I’ve had multiple players tell me, when asked for an under-the-radar player who’s better than most people realize, that he ranks among those who doesn’t get enough respect — and seeing him at 130-1 clearly shows the books haven’t learned. I don’t know that he can — or will — win again so quickly after the first one, but I love the number here.
Others at the same number include Vincent Whaley, Michael Gligic and Sepp Straka, but I’d easily play Mullinax in matchups against them, not to mention as a plus-money play against some of those even higher on the board.
Others Receiving Votes
Max Homa (+1400), Scott Stallings (+5500), Troy Merritt (+6000), Ryan Palmer (+8000), Jhonattan Vegas (+8000), Chris Gotterup (+10000), Rickie Fowler (+10000), Beau Hossler (+18000)

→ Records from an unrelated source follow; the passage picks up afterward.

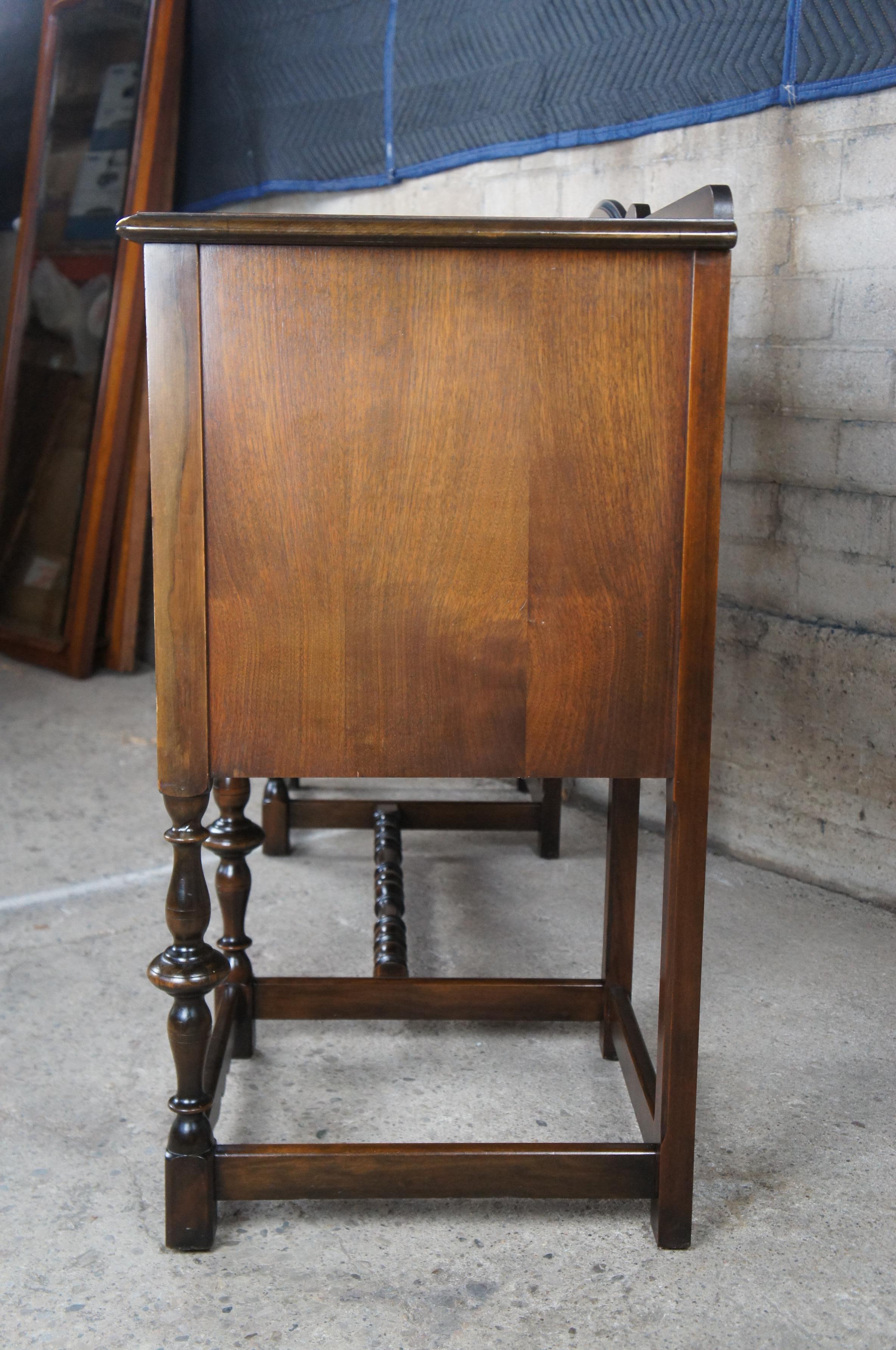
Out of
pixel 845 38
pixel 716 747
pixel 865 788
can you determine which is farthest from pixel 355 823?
pixel 845 38

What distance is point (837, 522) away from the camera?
230 cm

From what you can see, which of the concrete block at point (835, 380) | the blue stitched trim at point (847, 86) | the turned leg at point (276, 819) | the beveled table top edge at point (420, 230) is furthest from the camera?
the turned leg at point (276, 819)

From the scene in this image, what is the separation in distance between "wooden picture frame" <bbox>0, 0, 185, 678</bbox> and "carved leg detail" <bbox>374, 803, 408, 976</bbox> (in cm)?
196

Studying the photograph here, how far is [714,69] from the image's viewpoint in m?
2.35

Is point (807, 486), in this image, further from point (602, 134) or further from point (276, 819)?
point (276, 819)

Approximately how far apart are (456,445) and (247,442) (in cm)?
20

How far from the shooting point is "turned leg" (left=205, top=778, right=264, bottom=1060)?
1711 mm

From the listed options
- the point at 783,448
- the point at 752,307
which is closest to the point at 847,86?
the point at 752,307

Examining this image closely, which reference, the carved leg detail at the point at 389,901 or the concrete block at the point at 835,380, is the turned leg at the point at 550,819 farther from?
the concrete block at the point at 835,380

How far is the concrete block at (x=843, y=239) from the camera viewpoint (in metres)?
2.15

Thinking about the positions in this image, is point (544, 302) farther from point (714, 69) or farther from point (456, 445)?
point (714, 69)

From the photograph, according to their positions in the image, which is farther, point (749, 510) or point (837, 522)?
point (749, 510)

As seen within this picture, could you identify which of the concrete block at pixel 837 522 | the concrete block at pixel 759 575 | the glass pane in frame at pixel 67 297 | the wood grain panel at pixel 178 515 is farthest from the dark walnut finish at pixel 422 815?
the glass pane in frame at pixel 67 297

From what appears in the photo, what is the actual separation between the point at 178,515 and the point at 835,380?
1.47 meters
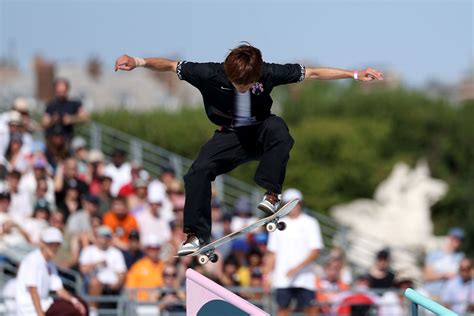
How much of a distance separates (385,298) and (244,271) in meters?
1.76

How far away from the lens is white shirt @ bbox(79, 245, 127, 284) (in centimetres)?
1242

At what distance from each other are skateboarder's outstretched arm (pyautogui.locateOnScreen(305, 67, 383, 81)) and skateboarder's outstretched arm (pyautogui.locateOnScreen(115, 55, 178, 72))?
3.35ft

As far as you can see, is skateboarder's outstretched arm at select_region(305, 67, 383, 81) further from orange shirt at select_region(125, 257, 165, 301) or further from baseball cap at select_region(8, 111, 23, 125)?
baseball cap at select_region(8, 111, 23, 125)

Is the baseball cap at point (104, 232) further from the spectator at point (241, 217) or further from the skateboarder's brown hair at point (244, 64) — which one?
the skateboarder's brown hair at point (244, 64)

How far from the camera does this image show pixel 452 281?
1326cm

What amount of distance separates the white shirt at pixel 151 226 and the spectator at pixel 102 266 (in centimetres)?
170

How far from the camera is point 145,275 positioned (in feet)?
41.5

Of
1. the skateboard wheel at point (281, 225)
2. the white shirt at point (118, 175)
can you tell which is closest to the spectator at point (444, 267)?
the white shirt at point (118, 175)

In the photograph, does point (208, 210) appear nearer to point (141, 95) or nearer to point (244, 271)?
point (244, 271)

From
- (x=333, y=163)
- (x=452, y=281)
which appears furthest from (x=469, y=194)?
(x=452, y=281)

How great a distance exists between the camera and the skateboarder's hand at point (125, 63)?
7621 mm

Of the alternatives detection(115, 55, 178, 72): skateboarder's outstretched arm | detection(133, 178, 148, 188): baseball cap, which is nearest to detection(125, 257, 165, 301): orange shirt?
detection(133, 178, 148, 188): baseball cap

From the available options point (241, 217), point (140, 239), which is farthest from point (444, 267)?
point (140, 239)

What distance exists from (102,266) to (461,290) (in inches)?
173
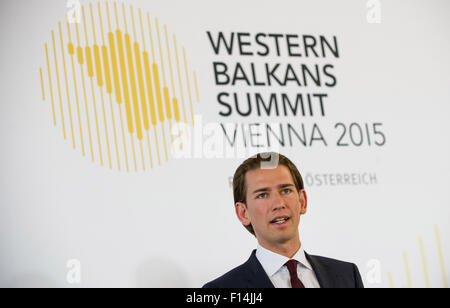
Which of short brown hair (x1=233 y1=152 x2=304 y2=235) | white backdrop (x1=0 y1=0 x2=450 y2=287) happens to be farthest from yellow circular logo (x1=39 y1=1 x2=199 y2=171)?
short brown hair (x1=233 y1=152 x2=304 y2=235)

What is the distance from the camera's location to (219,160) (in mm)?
3066

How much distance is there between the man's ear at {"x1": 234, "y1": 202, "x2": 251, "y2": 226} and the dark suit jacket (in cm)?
16

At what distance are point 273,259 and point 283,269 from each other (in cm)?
7

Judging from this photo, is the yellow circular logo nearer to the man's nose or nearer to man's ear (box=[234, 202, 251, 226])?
man's ear (box=[234, 202, 251, 226])

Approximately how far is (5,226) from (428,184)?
2.32 m

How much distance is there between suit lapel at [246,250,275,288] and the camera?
2.60m

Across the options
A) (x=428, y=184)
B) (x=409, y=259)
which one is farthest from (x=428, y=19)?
(x=409, y=259)

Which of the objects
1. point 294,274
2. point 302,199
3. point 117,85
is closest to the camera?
point 294,274

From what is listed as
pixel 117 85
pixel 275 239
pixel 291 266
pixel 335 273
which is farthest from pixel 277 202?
pixel 117 85

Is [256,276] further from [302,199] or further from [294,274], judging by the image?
[302,199]

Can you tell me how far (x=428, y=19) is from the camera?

Patrick Reed to win LIV Golf Bedminster
It recently occurred to me that early player interest in LIV isn’t dissimilar to early investor interest in cryptocurrency or NFTs. Essentially, the quick adapters can earn life-changing revenue for their foresight, while the ones who sit on their hands for a little while are left questioning their hesitancy for years afterward.
Maybe that isn’t the case for an upper-echelon talent, as there will always be money and an open spot for a top-10 player, but at some point — just as there’s a finite amount of crypto — the powers-that-be can’t offer an infinite amount of memberships with 48-player tournament fields.
The recent hire of David Feherty — and public wooing of Charles Barkley — should tell us that they aren’t satisfied with a simple online stream receiving moderate traffic numbers. All of which suggests a growing trend of legitimacy, one that just needs OWGR points and affirmation from the major championships and maybe some successful legal recourse over the PGA TOUR until that trend peaks.
That said, the most problematic issue to date, using the two-event sample size that we have, is that I’ve yet to hear anyone speak about the actual golf being played. The impact of LIV on the professional game, the rumors of which players will flee next, the longview of what it all means — those are the polarizing topics which have the golf world buzzing.
But I’ve yet to hear anyone asking questions such as, “How about that Branden Grace birdie on 15?” or “Do you think Henrik Stenson can help the Majesticks to a title?” Even the notion of that latter thought might bring a chuckle, but that’s the whole point I’m making here: If few observers are actually intrigued by the on-course developments, at some point the off-course developments are going to cool off, as well.
Another question not being pondered is, “Who do you like this week?” To me, this simple query serves as a litmus test for whether the masses actually care or not.
Prior to the last event in Portland, I asked a handful of golf betting-expert buddies on my SiriusXM radio show if they had a pick for the LIV event. Each of them explained that they hadn’t even considered a play and hadn’t been asked by listeners/readers for one. At its most innate level, this is why we watch sports — it’s why events remain compelling even when the competition isn’t. “Who ya got?” is a universal language that works on everything from the Super Bowl to a couple of flipping a coin at the 19th hole.
If that question isn’t being asked of LIV, even in the early going, then that’s a bad sign.
Nobody asked (obviously), but my own coin flip landed on Reed this week, who’s had some success in Northeast events. I’ll readily admit that I didn’t spend too long breaking down the field or how the host course might suit certain players, but then again, very few others are doing it, either.